If you not familar with Bill Hillman he has trained the most High point derby dogs in the history of FT's, he never has more than a couple of dogs on his truck, and when he gets a good one he travels the country running trials, his dogs always seem to be very calm and attentive on line, his good dogs are great markers and I believe alot of this has to do with how they pay attention at the line, his program is based on a very steady and happy dog from the get go, without alot of pressure early on.

The video basically starts out with a 11 week old puppy and has 28 days of training, not 28 days straight but 28 training sessions, there are no behind the scenes sessions these are the first 28 training sessions for "Nick" a chocolate male who ended up with a hadfull of derby points.

It's hard to explain with out seeing it but it's different from alot of other puppy stuff because it isn't step by step, one day we start on sit and then when we have that we go to the next step, it's all kind of put together a little bit at a time and in the end 4 to 5 monthes old you should have a dog that is steady, delievers to hand, is started on CC, holds, loves to retrieve and is a all around happy pup. Like i said it is hard to explain but would say that if you followed this program whether you want a trial dog , HT dog , hunting dog, or just a well behaved pet you would be happy with the results, when the time comes to start more advanced training. And that is really the key, at this point the puppy is ready and knows what is required .

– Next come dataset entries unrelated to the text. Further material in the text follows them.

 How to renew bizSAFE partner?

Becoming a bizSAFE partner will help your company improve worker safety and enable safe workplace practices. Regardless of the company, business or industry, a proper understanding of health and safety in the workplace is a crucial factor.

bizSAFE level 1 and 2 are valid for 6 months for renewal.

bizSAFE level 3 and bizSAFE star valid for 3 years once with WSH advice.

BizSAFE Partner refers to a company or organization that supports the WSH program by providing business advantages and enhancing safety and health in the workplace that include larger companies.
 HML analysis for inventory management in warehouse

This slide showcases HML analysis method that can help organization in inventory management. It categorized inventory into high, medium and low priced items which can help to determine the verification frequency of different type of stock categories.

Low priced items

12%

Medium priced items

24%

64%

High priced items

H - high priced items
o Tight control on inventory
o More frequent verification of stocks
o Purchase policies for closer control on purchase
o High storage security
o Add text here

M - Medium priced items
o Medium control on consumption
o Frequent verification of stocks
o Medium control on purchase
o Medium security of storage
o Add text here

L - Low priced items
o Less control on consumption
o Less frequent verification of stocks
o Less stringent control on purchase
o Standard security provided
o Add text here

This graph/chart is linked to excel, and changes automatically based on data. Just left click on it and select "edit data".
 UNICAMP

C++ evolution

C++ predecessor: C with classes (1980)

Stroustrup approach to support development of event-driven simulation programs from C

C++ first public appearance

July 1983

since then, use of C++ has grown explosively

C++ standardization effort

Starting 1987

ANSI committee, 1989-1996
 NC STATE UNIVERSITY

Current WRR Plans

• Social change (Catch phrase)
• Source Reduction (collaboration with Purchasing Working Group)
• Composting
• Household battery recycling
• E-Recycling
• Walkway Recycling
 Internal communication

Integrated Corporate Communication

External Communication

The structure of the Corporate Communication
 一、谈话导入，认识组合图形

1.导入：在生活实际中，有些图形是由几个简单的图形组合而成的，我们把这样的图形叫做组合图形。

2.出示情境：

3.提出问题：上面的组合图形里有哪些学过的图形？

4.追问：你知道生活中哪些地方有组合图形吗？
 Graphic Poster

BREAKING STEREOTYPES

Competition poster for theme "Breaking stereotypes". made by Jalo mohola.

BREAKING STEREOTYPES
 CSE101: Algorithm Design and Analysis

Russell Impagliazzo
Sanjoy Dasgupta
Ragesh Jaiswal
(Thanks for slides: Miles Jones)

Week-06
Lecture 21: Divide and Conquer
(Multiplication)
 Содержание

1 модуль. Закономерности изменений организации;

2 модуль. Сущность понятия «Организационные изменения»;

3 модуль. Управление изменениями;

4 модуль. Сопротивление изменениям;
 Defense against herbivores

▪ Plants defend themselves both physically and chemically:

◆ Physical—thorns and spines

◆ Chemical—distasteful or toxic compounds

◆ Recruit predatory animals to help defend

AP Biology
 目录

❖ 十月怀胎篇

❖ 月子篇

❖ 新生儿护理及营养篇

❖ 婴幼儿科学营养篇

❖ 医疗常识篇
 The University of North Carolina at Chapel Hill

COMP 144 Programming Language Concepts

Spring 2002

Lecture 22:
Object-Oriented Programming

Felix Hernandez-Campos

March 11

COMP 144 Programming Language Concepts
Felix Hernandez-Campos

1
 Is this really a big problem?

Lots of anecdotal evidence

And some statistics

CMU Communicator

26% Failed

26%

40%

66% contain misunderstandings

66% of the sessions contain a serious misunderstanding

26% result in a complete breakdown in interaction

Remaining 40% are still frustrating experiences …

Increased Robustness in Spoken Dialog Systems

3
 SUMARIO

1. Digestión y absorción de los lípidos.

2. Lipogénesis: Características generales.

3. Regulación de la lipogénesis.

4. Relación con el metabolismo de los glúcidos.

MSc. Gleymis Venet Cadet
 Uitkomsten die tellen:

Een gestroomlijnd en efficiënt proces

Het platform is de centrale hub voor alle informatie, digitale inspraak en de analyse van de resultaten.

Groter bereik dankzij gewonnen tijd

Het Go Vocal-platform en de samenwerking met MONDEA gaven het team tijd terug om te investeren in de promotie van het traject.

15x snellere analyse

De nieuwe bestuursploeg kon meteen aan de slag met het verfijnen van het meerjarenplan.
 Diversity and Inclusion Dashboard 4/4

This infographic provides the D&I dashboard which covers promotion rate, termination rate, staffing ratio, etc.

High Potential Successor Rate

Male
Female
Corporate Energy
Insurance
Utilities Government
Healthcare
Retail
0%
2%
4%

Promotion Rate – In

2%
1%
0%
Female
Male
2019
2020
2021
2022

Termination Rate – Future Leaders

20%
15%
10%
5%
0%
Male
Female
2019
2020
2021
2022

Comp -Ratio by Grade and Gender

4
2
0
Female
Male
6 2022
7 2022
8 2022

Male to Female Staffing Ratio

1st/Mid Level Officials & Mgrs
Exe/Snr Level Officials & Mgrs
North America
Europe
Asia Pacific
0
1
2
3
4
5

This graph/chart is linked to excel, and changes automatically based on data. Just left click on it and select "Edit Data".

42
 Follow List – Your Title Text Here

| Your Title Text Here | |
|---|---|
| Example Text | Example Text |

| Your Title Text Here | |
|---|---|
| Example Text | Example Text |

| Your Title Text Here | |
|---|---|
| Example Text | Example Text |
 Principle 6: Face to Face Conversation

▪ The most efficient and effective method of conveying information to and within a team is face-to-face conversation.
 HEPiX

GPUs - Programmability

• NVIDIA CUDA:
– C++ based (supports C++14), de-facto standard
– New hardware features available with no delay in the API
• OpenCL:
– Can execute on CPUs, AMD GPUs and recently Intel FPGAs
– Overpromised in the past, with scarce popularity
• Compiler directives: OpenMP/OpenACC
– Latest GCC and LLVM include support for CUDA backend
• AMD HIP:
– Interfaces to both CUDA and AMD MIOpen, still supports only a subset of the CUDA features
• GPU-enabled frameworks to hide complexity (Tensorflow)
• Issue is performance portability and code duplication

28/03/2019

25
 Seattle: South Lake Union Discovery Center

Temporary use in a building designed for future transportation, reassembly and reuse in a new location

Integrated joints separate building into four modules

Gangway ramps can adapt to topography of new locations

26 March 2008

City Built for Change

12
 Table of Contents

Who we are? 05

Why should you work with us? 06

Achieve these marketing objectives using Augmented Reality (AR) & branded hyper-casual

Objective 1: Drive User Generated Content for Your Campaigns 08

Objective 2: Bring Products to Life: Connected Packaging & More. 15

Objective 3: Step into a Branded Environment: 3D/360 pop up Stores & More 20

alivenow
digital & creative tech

After watching the video I remembered I had some pictures of Nick (not good ones) all grown up running the derby at the Iron range trial.










Well worth the money.


----------



## Chaws (Oct 12, 2007)

x2

Excellent training resource. If you watch it a few times, take your attention off the dog during the sessions and pay attention to Bill's body language. All good dog trainers don't realize how much body english they put into training.


----------